That’s an interesting bunch of silver linings. Are there any black clouds? Yes, of course, and unfortunately they are pretty annoying!
First and foremost, the inner implementation of the functions/methods can quickly become intricate. We need to test the size of the table, the presence of some fields, and maybe their type (in a similar fashion as we did in the initial arity/type overloading examples). It’s not something that can be easily generalized and needs to be tailored to the case in order not to write dull/unoptimized code.

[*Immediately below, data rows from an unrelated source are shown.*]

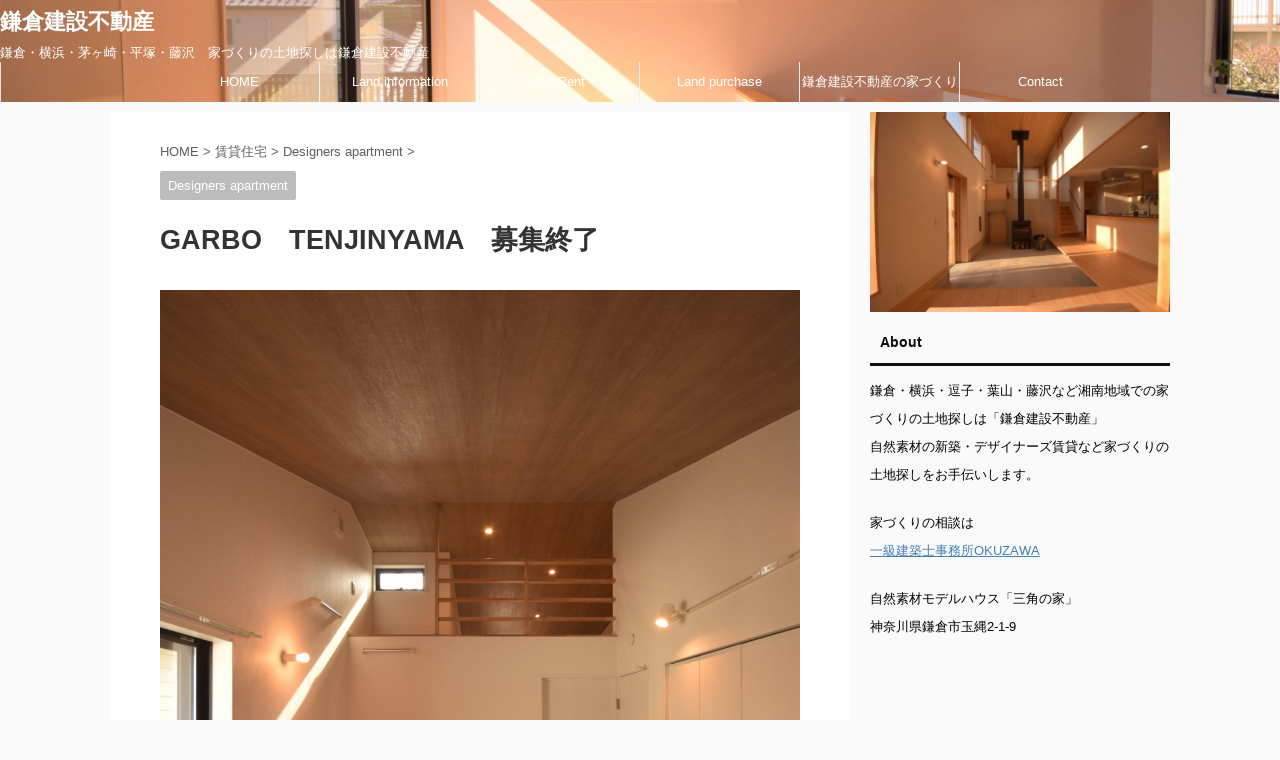

--- FILE ---
content_type: text/plain
request_url: https://www.google-analytics.com/j/collect?v=1&_v=j102&a=930414485&t=pageview&_s=1&dl=https%3A%2F%2Fkamakurafudosan.jp%2Fgarbo%25E3%2580%2580tenjinyama-2%2F&ul=en-us%40posix&dt=GARBO%E3%80%80TENJINYAMA%E3%80%80%E5%8B%9F%E9%9B%86%E7%B5%82%E4%BA%86%20-%20%E9%8E%8C%E5%80%89%E5%BB%BA%E8%A8%AD%E4%B8%8D%E5%8B%95%E7%94%A3&sr=1280x720&vp=1280x720&_u=IEBAAEABAAAAACAAI~&jid=1343167554&gjid=602092937&cid=865882411.1769134025&tid=UA-159230611-1&_gid=1309529075.1769134025&_r=1&_slc=1&z=416505030
body_size: -451
content:
2,cG-QTK8F4MYHP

Secondly, tables are to be carefully used in Lua. They are the core of the language, deeply optimized in their usage and made as performant as possible… but they waste resources, nonetheless. When used as arguments they can hinder performance a lot. Access times for the table fields tend to be slower (albeit optimizable in plain C code with the FFI API), and creating anonymous tables for each call is expensive (both in space and in time).
For these reasons, they would end in causing bad performances if not properly used.
The Verdict
As usual, there’s no silver bullet. However, we can make some considerations and decide accordingly.
Since we are in the context of a game-engine, our top priority is not wasting resources (mostly CPU but not only) and having as good performance as possible.
I would relegate table-based overloading to less frequently used calls (e.g. class constructors)… but I like consistency while coding, so I would either move all my code to this approach or ditch it for good, despite being more versatile.
All being said, even an eight arguments long signature is not that bad when the codebase reaches maturity and you have a well-documented API! ;-)
( note for my future self: please commit yourself to ending the engine API documentation :-P )